Aku diam-diam mengulurkan tanganku.
Kucing itu menatap tangan yang melayang di atas kepalanya dan menempelkan dirinya ke tanah.
Tapi karena dia tidak bisa menggali ke dalam tanah, dia tidak punya pilihan selain menerima tanganku.
Bagi seekor anjing liar, bulunya cukup lembut meski tidak dirawat.
“Sepertinya anak kucing ini tidak memiliki orang tua.”
“…Ya.”
Fakta bahwa dia membawa tuna mungkin berarti dia membawanya kemana-mana secara teratur.

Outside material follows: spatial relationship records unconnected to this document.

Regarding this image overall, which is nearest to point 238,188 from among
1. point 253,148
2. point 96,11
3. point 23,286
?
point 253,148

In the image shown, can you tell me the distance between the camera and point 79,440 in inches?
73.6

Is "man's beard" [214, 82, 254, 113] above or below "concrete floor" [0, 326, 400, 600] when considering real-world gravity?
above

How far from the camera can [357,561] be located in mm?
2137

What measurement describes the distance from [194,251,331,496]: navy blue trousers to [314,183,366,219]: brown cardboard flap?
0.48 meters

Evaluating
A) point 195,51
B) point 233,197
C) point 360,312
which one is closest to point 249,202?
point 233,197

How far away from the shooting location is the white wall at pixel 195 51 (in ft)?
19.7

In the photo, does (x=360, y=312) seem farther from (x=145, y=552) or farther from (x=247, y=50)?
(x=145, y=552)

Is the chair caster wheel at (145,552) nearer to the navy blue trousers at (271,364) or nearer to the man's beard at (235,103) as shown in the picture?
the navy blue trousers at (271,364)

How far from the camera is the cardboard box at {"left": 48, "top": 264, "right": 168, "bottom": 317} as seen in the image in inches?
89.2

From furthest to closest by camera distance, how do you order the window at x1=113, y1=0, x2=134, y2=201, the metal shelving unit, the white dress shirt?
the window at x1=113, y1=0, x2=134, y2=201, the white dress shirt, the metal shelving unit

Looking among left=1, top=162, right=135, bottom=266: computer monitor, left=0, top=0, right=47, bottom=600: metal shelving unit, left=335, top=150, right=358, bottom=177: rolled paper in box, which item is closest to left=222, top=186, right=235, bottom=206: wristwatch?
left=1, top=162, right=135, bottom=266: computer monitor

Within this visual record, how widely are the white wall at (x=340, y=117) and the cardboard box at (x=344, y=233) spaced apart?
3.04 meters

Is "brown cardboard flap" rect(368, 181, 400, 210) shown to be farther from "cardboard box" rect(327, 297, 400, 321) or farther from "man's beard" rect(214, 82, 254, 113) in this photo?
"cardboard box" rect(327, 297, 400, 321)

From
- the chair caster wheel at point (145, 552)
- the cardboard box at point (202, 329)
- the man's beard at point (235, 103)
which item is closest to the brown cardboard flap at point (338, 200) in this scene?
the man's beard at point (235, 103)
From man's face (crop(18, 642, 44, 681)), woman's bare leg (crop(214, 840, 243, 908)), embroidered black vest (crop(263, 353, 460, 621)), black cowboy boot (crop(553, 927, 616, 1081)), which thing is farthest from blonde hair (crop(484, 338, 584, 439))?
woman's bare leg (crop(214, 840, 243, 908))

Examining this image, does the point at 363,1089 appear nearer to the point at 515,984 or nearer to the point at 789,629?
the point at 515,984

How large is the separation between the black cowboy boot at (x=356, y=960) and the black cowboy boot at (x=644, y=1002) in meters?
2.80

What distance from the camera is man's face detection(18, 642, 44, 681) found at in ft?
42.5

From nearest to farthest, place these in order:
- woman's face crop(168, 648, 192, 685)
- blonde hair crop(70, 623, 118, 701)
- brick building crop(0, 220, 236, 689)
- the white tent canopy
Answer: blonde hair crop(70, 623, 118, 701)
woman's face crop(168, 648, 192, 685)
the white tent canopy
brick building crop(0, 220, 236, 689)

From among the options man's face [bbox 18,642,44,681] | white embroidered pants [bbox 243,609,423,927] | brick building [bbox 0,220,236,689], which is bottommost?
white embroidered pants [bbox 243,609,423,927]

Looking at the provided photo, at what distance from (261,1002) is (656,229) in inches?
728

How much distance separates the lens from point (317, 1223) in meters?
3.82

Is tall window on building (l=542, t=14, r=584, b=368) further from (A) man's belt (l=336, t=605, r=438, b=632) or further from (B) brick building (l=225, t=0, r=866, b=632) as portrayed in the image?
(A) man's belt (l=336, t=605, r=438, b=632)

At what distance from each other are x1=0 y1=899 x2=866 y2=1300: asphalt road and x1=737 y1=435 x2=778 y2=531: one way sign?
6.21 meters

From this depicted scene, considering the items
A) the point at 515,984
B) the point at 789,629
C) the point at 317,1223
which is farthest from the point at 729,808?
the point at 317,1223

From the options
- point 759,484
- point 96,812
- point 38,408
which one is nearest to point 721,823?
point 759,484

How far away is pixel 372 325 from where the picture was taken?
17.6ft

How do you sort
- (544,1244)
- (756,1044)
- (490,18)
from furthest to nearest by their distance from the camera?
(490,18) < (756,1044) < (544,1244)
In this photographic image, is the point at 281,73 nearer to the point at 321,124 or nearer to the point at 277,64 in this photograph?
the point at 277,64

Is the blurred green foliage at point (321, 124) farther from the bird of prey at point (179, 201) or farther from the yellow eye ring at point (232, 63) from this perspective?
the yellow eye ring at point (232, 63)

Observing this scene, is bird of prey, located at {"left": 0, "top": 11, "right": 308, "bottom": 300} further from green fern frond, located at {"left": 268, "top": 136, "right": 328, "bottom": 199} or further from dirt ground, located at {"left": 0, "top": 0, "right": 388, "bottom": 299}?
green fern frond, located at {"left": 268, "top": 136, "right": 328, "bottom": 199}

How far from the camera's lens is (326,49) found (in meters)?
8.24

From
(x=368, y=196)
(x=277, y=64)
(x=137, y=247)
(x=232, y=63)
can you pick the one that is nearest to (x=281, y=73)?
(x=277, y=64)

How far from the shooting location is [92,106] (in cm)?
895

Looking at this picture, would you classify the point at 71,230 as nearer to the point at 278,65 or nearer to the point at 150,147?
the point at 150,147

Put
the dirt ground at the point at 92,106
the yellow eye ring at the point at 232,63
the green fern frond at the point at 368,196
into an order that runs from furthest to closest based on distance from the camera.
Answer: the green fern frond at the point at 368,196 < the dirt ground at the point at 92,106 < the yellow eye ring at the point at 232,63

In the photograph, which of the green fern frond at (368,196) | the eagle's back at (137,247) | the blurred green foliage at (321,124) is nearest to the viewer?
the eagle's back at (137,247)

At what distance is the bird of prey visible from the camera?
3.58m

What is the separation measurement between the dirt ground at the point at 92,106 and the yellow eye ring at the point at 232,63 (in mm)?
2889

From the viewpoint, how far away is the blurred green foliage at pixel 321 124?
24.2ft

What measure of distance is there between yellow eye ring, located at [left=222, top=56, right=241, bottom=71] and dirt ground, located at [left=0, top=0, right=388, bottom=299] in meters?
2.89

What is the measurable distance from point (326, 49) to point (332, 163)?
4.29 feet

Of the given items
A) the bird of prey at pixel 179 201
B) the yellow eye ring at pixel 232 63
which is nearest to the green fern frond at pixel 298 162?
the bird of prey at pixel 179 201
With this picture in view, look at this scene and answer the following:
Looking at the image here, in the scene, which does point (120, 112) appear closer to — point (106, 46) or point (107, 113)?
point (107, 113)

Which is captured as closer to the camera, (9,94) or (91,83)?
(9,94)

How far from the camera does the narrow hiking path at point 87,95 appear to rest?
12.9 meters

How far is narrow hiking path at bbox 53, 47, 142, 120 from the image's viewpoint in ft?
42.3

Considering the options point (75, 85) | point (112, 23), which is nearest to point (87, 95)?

Saat jemariku dengan hati-hati mengelus kepala dan punggungnya, anak kucing itu berhenti mendesis dan mengeong kecil.
Ia pasti memutuskan bahwa saya bukanlah ancaman, karena ia fokus memakan tuna lagi.
Untuk sementara, aku dan adik Sasaki hanya memperhatikan anak kucing itu dalam diam.
“Tidak bisakah kamu menyimpannya di rumah?”
“Ah, baiklah… aku merasa seperti membebani kakakku. Jika aku memintanya untuk mengizinkanku menyimpannya, dia mungkin akan menjawab ya, tapi…”
Dia mungkin terlalu baik untuk menolak.
Mereka juga tidak disebutkan memiliki kucing di cerita aslinya.
“Jadi begitu.”
Hanya itu yang aku katakan sambil terus mengelus anak kucing itu dalam diam.
“…Permisi!”
“…Ya?”
Adik Sasaki yang tadinya terdiam beberapa saat, tiba-tiba memanggilku.
Saya melihatnya.
Dia memasang ekspresi seperti dia telah mengambil keputusan tentang sesuatu.
Bibirnya terkatup rapat, dan matanya penuh tekad.
Apakah aku melakukan sesuatu yang membuatnya kesal?
“Maukah kamu… bertukar email denganku?”
“…Email?”
“Ah, apa tidak apa-apa?”
Tidak, bukan berarti tidak apa-apa.
Hanya saja hal itu terjadi begitu tiba-tiba sehingga saya sedikit terkejut.
“…Tentu.”
Menolak dalam situasi seperti ini bukanlah hal yang sopan.
Saat aku setuju dan mengeluarkan ponselku, adik Sasaki juga mengeluarkan ponselnya, terlihat sedikit lega.